## TEXT:
______________________________

A California Web hosting company that was a major source of spam (as well as a host of child porn, and seller of counterfeit pharmaceuticals and designer goods) has been effectively shut down -- but only after numerous security firms and the Washington Post reported on its activities. The slow process has some Internet security folks claiming that U.S. Internet security laws and law-enforcement agencies are either moving too slow or basically toothless.

The majority of the world's spam, as junk email is known, originated or was controlled by servers at Web hosting firm McColo Corp., based in a sleek, modern 30-story office tower in San Jose. After the two companies that provided McColo with its Internet capacity were shown just how much criminal activity was pumping through the servers, the companies took quick action to shut down McColo's operation.

One of McColo's activities was controlling botnets, essentially computer programs that illegally use remote computers like yours, ours, and everyone else's to send out spam. One of the botnets controlled by McColo sent out up to half a billion spam messages a day with the common messages for penis enlargement pills or other designer drugs. According to Marshal, a security company in the United Kingdom, the botnet activity was responsible for almost 75-percent of the world's junk mail.

______________________________

## DATA FOR ANALYSIS:

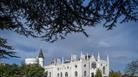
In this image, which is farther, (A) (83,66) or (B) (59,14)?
(A) (83,66)

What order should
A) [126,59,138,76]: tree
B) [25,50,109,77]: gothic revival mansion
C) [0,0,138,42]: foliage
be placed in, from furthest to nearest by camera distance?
[25,50,109,77]: gothic revival mansion
[126,59,138,76]: tree
[0,0,138,42]: foliage

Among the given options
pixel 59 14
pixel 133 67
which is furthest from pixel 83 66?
pixel 59 14

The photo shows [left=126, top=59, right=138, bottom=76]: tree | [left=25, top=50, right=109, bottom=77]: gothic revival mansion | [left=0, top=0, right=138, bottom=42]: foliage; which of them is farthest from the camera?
[left=25, top=50, right=109, bottom=77]: gothic revival mansion

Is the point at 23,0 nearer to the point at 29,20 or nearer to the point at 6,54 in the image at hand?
the point at 29,20

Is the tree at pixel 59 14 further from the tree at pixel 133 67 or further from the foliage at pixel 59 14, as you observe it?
the tree at pixel 133 67

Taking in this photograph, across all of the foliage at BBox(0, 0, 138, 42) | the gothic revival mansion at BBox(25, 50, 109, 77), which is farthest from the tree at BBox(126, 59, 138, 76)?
the gothic revival mansion at BBox(25, 50, 109, 77)

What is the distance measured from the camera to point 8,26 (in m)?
8.50

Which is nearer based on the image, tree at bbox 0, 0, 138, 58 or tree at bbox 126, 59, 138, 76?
tree at bbox 0, 0, 138, 58

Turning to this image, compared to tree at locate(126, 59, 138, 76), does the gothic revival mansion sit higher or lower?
higher

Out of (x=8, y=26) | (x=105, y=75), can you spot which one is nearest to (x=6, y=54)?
(x=8, y=26)

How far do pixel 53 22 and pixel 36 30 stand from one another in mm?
414

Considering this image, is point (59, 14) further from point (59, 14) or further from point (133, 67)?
point (133, 67)

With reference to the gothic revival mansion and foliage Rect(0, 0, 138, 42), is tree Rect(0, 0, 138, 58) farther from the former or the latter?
the gothic revival mansion

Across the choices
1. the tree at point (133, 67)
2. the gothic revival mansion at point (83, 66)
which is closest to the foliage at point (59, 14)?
the tree at point (133, 67)
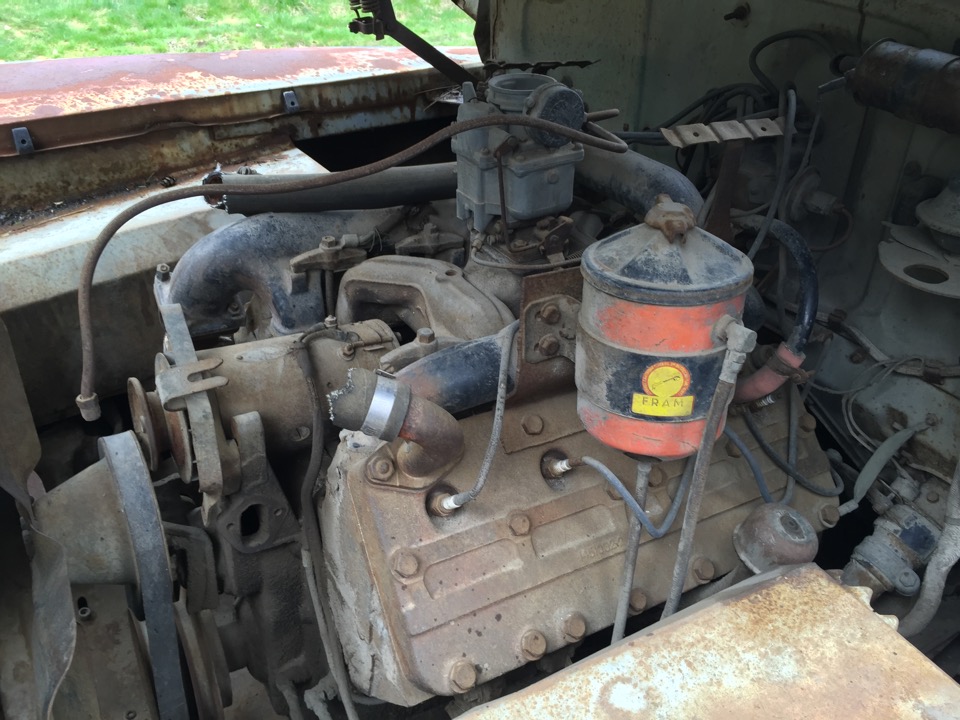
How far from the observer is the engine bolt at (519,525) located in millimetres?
1253

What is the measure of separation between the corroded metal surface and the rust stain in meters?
2.02

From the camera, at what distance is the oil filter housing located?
40.1 inches

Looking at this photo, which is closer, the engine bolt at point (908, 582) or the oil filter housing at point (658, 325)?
the oil filter housing at point (658, 325)

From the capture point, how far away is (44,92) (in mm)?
2289

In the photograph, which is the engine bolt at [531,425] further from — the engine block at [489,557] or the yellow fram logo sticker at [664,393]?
the yellow fram logo sticker at [664,393]

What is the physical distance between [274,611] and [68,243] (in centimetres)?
109

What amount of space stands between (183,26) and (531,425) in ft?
19.1

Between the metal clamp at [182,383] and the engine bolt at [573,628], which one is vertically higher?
the metal clamp at [182,383]

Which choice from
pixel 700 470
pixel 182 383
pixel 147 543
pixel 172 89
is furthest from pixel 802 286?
pixel 172 89

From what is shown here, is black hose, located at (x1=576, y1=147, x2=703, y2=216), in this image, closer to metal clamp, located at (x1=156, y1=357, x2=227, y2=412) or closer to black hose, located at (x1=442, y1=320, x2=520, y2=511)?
black hose, located at (x1=442, y1=320, x2=520, y2=511)

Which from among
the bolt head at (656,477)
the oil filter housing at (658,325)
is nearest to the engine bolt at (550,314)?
the oil filter housing at (658,325)

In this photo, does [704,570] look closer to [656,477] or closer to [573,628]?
[656,477]

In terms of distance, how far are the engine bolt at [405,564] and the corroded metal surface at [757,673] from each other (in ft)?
1.01

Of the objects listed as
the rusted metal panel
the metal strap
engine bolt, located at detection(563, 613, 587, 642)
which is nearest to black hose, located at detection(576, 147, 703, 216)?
engine bolt, located at detection(563, 613, 587, 642)
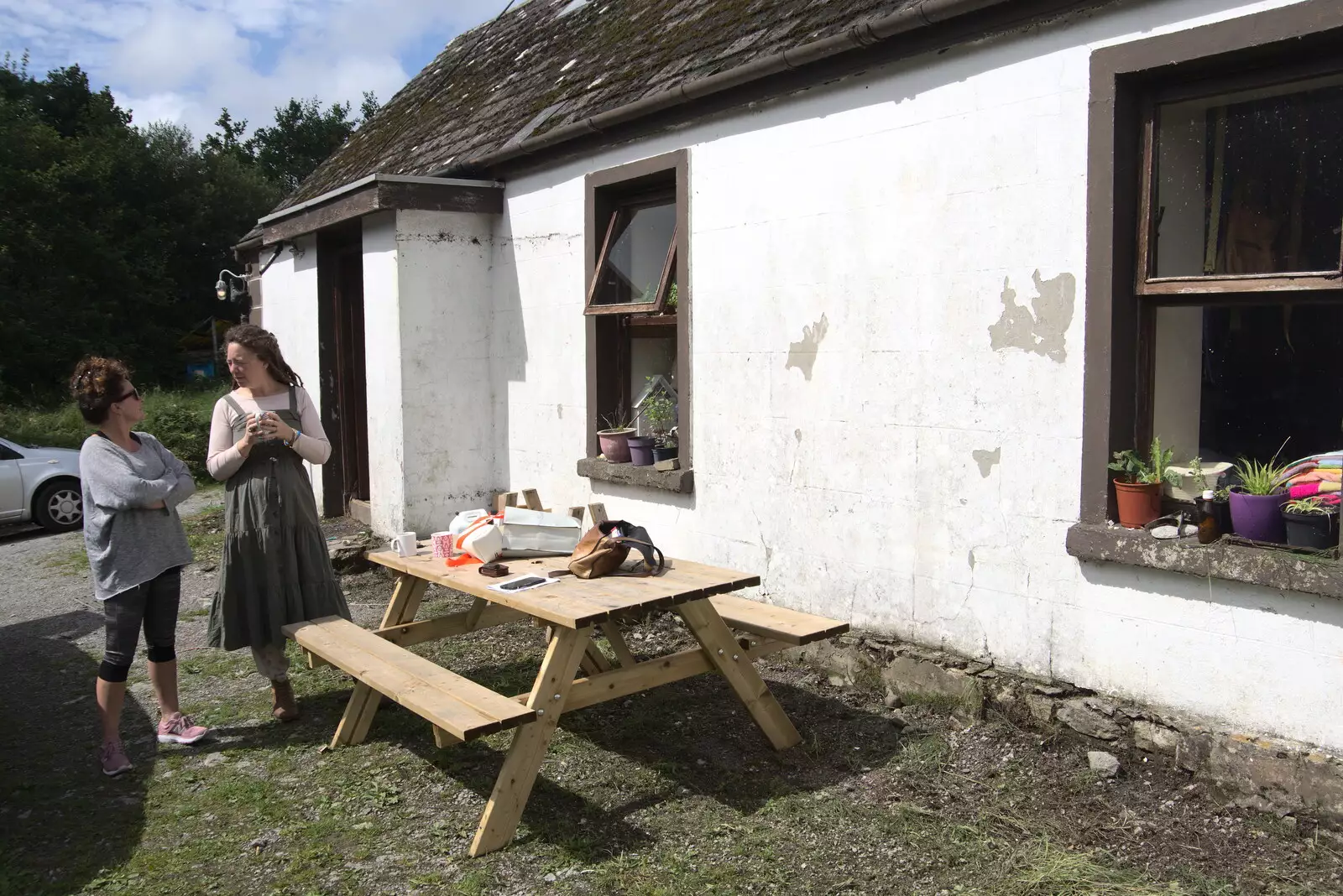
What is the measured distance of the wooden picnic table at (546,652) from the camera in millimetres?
3600

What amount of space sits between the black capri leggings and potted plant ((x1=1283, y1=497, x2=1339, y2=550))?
4.55m

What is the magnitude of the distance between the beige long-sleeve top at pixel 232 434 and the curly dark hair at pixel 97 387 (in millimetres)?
414

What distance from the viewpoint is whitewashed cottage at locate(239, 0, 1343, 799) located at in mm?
3777

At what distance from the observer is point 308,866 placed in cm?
355

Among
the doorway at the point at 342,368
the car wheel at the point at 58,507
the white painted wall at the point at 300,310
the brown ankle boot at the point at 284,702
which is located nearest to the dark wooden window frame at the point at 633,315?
the brown ankle boot at the point at 284,702

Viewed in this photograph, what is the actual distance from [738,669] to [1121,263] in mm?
2300

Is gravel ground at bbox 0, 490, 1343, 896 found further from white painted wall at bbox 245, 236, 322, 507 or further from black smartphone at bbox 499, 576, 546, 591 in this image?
white painted wall at bbox 245, 236, 322, 507

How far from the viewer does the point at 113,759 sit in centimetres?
440

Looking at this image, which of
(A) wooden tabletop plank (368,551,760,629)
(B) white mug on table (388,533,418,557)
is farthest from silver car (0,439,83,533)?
(A) wooden tabletop plank (368,551,760,629)

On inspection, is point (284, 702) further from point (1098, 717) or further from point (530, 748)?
point (1098, 717)

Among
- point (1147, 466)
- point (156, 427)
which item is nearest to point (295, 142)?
point (156, 427)

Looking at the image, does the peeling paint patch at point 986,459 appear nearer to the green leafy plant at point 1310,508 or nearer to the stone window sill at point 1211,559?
the stone window sill at point 1211,559

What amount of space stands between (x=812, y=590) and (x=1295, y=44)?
3.23m

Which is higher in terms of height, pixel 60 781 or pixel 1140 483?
pixel 1140 483
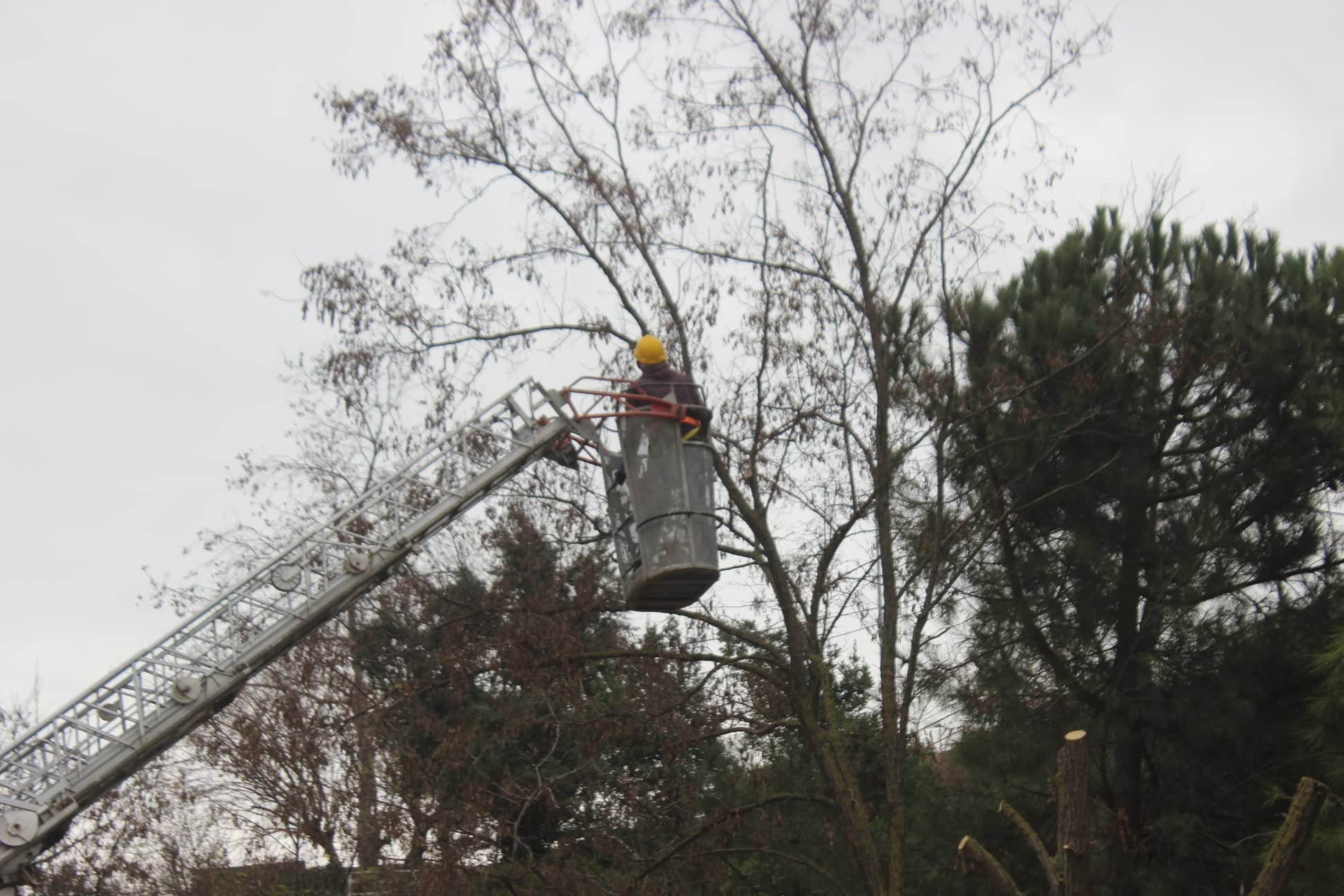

______________________________

## WHAT YOU ARE ASKED TO DO:
Duplicate the McColo article word for word, from "A California Web" up to and including "down McColo's operation.".

## ANSWER BOX:
A California Web hosting company that was a major source of spam (as well as a host of child porn, and seller of counterfeit pharmaceuticals and designer goods) has been effectively shut down -- but only after numerous security firms and the Washington Post reported on its activities. The slow process has some Internet security folks claiming that U.S. Internet security laws and law-enforcement agencies are either moving too slow or basically toothless.

The majority of the world's spam, as junk email is known, originated or was controlled by servers at Web hosting firm McColo Corp., based in a sleek, modern 30-story office tower in San Jose. After the two companies that provided McColo with its Internet capacity were shown just how much criminal activity was pumping through the servers, the companies took quick action to shut down McColo's operation.